Être francophone en Ontario a toujours été une situation pénible, humiliante et propice aux discriminations, au quotidien. Quelques défenseurs se sont levés contre cette oppression ; mais leurs noms ont été négligés dans beaucoup de livres d’histoire du Canada.
S’il existe plusieurs ouvrages consacrés à l’histoire des Canadiens français de l’Ontario – comme on le disait autrefois –, aucun n’avait encore fait la rencontre individuelle de ses principaux porte-paroles. Déjà auteur de trois études rigoureuses axées sur la francophonie canadienne, dont l’excellent Deux poids deux langues. Brève histoire de la dualité linguistique au Canada (Septentrion, 2019), Serge Dupuis distingue son approche de celle de ses prédécesseurs comme Yves Frenette, Chad Gaffield et Paul-François Sylvestre en introduisant le concept de « champs relationnels de l’Ontario français », et se base sur ses longs entretiens avec d’anciens représentants de l’Assemblée de la francophonie de l’Ontario (AFO et autres acronymes), qui a célébré ses 110 ans en 2020. L’histoire de l’Ontario français pourrait se résumer à une suite d’attaques antifrancophones et de politiques discriminatoires émanant de trois instances : des groupes de pression plus ou moins organisés (comme les orangistes), du gouvernement provincial ontarien (et particulièrement le Parti conservateur) et d’une partie de la société civile de langue anglaise.

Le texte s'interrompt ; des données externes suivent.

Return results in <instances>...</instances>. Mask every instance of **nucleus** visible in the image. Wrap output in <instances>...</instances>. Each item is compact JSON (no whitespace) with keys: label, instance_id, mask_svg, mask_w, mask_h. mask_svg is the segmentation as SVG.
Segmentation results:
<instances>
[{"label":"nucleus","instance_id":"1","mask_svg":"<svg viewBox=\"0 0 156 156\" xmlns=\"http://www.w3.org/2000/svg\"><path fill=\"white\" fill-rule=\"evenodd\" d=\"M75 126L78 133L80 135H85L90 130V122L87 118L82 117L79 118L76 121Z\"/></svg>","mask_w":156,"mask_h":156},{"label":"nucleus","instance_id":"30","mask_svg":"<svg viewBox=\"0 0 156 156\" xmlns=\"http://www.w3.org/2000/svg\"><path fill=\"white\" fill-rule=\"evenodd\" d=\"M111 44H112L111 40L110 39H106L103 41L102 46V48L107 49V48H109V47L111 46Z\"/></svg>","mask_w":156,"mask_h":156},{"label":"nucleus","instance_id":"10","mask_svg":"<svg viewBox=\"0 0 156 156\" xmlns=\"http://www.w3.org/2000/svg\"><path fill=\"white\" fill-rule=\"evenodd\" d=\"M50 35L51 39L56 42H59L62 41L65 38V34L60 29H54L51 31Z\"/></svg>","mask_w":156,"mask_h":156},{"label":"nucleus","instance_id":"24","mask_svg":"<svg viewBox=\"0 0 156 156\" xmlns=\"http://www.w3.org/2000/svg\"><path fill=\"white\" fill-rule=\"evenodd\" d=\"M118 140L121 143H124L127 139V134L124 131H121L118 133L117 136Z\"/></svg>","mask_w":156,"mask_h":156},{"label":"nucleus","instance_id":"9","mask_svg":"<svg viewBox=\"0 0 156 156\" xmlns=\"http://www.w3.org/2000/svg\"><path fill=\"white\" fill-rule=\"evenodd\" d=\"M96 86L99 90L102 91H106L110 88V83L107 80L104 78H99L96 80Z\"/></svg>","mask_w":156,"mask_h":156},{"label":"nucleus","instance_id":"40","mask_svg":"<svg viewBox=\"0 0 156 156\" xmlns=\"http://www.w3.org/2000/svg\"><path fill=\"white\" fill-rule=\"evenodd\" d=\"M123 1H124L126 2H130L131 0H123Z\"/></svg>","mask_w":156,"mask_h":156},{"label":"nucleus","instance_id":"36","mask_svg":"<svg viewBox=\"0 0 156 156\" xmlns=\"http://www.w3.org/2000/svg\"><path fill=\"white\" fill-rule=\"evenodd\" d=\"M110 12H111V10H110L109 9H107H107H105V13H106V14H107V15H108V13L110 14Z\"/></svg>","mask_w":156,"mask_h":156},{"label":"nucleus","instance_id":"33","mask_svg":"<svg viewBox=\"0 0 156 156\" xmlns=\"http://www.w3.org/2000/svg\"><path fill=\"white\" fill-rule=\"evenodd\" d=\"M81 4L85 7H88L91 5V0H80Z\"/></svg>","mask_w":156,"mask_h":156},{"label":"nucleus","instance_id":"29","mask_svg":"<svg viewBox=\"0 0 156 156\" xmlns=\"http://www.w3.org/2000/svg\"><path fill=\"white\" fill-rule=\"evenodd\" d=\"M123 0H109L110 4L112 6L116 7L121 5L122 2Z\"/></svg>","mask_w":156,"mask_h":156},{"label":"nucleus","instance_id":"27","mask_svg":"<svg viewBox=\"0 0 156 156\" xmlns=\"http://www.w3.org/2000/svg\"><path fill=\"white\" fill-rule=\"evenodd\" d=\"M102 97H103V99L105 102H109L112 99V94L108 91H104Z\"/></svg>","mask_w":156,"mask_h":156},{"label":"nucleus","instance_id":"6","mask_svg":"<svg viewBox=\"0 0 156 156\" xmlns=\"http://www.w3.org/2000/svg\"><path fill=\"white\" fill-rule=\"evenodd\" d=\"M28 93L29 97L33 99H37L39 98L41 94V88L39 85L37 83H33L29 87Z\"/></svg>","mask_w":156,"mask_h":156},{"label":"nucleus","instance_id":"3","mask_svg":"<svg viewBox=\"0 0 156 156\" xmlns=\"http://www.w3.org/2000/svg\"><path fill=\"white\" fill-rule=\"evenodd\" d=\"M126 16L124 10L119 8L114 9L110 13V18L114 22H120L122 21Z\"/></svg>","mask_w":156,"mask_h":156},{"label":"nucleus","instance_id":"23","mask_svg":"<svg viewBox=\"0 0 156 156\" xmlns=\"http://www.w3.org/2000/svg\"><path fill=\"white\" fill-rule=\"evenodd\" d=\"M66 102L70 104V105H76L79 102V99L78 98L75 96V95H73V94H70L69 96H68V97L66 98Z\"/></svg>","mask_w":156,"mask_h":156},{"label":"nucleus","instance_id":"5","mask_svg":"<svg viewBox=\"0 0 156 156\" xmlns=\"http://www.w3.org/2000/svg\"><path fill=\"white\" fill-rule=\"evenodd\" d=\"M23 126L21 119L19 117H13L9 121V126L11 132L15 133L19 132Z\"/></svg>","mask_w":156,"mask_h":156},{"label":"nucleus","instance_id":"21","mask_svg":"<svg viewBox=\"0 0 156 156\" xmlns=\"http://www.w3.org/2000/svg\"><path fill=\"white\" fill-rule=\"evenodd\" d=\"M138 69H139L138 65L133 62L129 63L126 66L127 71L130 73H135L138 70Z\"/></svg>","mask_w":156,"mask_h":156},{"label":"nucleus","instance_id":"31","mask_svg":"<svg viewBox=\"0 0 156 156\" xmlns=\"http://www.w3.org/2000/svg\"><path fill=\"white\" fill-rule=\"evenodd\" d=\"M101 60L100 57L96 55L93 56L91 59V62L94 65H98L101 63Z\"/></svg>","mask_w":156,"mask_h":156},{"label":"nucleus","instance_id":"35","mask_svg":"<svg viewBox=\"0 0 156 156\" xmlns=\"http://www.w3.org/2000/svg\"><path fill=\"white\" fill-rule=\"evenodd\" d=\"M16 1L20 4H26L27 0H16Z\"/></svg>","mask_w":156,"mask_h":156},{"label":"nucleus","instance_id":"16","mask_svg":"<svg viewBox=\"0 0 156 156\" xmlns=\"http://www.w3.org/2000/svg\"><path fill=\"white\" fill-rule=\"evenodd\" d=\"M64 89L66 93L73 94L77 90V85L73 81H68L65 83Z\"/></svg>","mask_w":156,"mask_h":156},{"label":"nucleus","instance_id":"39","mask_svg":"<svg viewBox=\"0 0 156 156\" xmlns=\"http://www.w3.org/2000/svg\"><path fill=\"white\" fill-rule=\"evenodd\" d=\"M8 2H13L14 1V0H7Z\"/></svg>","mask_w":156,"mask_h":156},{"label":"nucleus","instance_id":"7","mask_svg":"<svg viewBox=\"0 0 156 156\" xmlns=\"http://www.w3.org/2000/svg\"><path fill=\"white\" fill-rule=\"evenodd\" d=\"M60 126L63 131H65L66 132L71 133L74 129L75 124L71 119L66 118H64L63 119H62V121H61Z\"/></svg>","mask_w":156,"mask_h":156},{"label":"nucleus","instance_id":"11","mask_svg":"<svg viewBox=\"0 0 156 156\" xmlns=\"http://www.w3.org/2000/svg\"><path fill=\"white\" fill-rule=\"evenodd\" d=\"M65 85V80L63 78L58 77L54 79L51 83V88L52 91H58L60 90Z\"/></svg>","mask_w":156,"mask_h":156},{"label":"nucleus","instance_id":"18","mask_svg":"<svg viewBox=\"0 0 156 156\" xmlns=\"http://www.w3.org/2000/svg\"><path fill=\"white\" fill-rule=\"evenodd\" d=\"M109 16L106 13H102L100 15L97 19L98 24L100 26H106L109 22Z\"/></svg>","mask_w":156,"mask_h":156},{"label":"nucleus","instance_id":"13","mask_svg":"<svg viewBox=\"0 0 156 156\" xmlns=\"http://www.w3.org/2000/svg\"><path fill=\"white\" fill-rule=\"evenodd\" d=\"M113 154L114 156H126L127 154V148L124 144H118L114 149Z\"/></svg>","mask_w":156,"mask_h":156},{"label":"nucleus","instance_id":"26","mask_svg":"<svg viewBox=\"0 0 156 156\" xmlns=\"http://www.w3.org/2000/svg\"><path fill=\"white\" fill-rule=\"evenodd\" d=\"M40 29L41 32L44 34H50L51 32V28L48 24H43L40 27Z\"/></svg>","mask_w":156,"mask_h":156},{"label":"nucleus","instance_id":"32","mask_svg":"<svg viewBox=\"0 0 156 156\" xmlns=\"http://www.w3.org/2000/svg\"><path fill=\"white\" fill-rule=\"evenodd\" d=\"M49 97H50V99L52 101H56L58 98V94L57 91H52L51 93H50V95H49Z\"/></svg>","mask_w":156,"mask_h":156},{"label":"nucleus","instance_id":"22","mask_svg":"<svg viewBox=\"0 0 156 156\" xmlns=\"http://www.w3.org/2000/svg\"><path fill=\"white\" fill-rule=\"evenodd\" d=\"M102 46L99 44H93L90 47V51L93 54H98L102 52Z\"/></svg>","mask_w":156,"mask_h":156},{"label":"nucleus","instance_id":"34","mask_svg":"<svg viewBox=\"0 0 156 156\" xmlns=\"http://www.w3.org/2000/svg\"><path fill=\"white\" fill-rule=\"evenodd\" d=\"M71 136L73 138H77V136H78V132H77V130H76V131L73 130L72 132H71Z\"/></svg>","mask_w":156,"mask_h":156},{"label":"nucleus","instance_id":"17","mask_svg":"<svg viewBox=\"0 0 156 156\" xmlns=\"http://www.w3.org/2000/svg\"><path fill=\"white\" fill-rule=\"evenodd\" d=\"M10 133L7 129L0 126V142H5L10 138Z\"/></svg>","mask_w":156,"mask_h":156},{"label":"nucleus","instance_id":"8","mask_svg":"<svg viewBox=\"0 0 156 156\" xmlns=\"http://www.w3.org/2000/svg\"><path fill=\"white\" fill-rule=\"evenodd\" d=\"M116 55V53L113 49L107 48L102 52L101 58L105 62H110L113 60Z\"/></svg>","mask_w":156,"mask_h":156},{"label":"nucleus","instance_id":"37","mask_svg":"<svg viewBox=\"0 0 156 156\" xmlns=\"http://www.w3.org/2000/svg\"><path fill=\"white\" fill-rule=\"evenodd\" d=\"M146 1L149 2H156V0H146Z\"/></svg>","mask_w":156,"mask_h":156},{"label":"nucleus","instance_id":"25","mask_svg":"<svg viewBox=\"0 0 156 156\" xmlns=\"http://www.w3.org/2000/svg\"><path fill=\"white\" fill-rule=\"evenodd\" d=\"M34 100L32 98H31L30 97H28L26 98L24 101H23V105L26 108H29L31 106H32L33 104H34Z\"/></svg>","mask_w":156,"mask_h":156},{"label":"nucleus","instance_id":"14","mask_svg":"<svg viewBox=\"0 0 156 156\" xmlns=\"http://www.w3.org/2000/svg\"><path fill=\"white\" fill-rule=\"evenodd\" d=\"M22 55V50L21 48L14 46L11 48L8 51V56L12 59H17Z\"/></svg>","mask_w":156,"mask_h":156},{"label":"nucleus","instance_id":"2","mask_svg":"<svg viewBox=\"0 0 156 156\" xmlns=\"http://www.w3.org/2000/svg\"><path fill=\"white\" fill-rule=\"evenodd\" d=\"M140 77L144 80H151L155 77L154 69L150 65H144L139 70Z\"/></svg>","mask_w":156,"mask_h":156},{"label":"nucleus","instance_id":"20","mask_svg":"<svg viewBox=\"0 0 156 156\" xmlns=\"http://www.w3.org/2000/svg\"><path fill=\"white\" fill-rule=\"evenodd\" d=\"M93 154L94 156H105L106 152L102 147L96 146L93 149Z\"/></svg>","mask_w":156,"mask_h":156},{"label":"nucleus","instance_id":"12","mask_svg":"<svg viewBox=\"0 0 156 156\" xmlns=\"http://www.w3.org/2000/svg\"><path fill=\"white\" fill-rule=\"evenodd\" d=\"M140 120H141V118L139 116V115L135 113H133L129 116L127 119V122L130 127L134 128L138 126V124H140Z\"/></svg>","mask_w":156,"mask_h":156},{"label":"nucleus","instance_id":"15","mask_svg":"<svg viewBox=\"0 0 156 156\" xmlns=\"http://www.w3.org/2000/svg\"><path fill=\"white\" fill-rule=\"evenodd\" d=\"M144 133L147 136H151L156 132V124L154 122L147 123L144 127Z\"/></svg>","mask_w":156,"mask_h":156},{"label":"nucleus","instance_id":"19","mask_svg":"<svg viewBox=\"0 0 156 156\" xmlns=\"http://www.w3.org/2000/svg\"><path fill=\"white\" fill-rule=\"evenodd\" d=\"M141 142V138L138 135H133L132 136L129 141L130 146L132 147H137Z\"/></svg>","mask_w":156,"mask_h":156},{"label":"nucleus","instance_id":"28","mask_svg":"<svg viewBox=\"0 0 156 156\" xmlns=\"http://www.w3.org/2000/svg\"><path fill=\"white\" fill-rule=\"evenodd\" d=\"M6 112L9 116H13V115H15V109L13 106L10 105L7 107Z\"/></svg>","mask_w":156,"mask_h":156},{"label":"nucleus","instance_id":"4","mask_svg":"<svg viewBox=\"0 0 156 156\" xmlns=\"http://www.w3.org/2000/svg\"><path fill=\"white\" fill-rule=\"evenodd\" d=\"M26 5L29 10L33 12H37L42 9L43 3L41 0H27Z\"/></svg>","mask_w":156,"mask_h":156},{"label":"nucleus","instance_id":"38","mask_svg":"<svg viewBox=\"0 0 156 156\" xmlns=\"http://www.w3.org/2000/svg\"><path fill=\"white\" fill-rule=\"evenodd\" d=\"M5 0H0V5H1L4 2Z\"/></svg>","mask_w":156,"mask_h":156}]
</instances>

En plus de citer moult déclarations provenant des penseurs de la cause franco-ontarienne, Serge Dupuis mentionne une multitude d’écrits révélateurs et méconnus, dont cet article emblématique (1963) par Aimé Arvisais cité par Dupuis, qui résumait en seulement trois phrases toute la problématique de la minorité de langue française depuis deux siècles : « Nous sommes fatigués d’être des citoyens de deuxième classe et nous voulons être parfaitement chez nous d’un bout à l’autre du Canada. Ce que la minorité franco-ontarienne veut à tout point de vue, c’est de recevoir au moins un traitement identique à celui que reçoit la minorité anglaise du Québec […]. Si l’élément anglais du Québec était traité avec la même discrimination dont souffre l’élément français en Ontario et ailleurs au Canada, il s’ensuivrait une clameur générale non seulement dans tout le Canada mais dans le monde entier envers une pareille injustice ».
Il y a plus d’un siècle, en 1915, un autre porte-parole franco-ontarien, Philippe Landry que cite également Dupuis, considérait le traitement de la minorité franco-ontarienne comme une forme de racisme, alors que le concept de nation était confondu avec celui de « race » : « Prise entre deux feux, combattue par les Orangistes, trahie par les Irlandais-Catholiques […], la race Canadienne-française, qui ne veut pas mourir, s’adresse au plus haut tribunal de l’Empire Britannique pour en obtenir cette justice que les coloniaux lui refusent par fanatisme et par esprit de race ».
Si la minorisation des francophones persiste et s’aggrave en Ontario, celle-ci s’inscrit dans un processus d’anglicisation, reconfirmé par la diminution de leur poids démographique et les statistiques du mathématicien Charles Castonguay (Le français en chute libre, L’aut’journal). Cet ouvrage instructif mais parfois enrageant aurait très bien pu s’intituler « Histoire d’une résistance en Ontario » ou « Histoire de la lente disparition du français en Ontario ».